Preprocess wordlists before compression

Primary LanguageC

dictpress.c
Encode/decode dictionaries before/after compression.

Copyright (c) 2010, Matus Tejiscak <functor.sk@ziman>
Released under the BSD license.
http://creativecommons.org/licenses/BSD/

Purpose:
Encode dictionaries in the form that is better compressible by
general-purpose compression algorithms, exploiting their structure.

Usage:
$ cc -O2 dictpress.c -o dictpress
$ cat dictionary.txt | ./dictpress | bzip2 -9 > dictionary.dp.bz2
$ cat dictionary.dp.bz2 | bunzip2 | ./dictpress -d > dictionary-decompressed.txt

Used best with bzip2 -9. (lzma, gzip and 7z perform worse).

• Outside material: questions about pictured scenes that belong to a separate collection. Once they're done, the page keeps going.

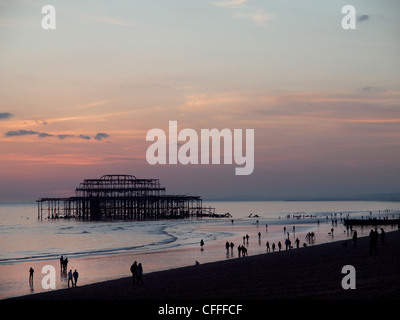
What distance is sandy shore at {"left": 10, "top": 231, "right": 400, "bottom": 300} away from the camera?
12555mm

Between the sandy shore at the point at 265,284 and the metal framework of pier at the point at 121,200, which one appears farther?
the metal framework of pier at the point at 121,200

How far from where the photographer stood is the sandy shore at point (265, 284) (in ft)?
41.2

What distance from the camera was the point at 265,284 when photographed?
14.9 m

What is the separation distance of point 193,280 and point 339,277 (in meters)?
5.16

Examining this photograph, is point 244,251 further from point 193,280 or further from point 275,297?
point 275,297

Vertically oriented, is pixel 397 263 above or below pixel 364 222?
above

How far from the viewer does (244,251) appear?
30578 millimetres

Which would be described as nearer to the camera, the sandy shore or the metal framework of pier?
the sandy shore

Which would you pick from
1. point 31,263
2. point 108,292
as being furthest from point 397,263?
point 31,263

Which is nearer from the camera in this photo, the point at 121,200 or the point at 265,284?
the point at 265,284
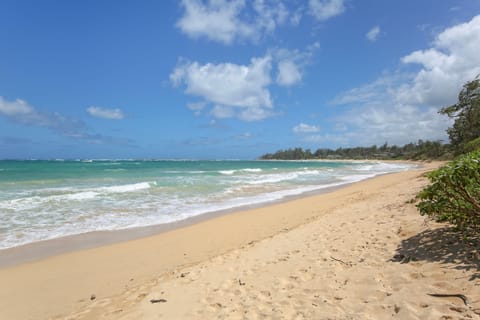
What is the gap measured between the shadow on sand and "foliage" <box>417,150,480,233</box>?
279 millimetres

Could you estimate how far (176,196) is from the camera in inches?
596

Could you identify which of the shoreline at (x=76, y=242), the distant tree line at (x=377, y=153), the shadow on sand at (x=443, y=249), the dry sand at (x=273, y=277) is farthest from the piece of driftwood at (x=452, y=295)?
the distant tree line at (x=377, y=153)

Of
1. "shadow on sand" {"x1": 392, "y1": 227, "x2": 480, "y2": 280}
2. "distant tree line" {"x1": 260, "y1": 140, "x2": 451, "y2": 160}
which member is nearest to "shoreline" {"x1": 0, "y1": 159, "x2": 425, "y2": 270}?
"shadow on sand" {"x1": 392, "y1": 227, "x2": 480, "y2": 280}

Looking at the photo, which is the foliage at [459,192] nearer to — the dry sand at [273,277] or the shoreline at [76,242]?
the dry sand at [273,277]

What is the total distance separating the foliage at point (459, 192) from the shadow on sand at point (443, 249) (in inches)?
11.0

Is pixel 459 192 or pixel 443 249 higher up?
pixel 459 192

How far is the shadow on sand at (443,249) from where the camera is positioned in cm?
340

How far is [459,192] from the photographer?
12.2ft

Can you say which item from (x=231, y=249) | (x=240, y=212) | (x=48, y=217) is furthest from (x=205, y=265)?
(x=48, y=217)

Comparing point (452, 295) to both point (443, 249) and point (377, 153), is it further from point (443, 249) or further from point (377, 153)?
point (377, 153)

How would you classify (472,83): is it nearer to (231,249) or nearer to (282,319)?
(231,249)

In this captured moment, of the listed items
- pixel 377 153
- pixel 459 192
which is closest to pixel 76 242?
pixel 459 192

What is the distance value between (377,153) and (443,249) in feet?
440

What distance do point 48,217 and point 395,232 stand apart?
10.8 meters
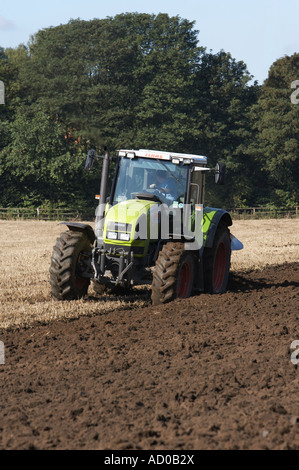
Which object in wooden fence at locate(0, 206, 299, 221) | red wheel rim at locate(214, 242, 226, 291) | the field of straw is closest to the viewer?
the field of straw

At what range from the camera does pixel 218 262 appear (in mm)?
11914

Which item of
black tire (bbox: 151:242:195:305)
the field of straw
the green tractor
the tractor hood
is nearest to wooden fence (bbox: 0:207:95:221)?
the field of straw

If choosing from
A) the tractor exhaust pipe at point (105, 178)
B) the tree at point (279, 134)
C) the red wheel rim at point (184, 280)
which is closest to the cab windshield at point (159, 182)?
the tractor exhaust pipe at point (105, 178)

Approximate compression ratios:
My 96-megabyte dictionary compresses to
 -> 24M with dictpress alone
 -> 18M with bzip2
 -> 11M with 7z
 -> 1.4M witch dictpress+7z
 -> 1M with dictpress+bzip2

Prerequisites:
There's no point in running this on an unsorted dictionary.
Words must not contain binary zeroes.

Algorithm used:
We exploit the fact that consecutive words differ only a little in the suffix.
Therefore, for each word we record a pair (n,s) saying "remove n chars from the
end of the last word and append the string s".

Warning:
Does not preserve CRs (#13, '\r', ...) in the input.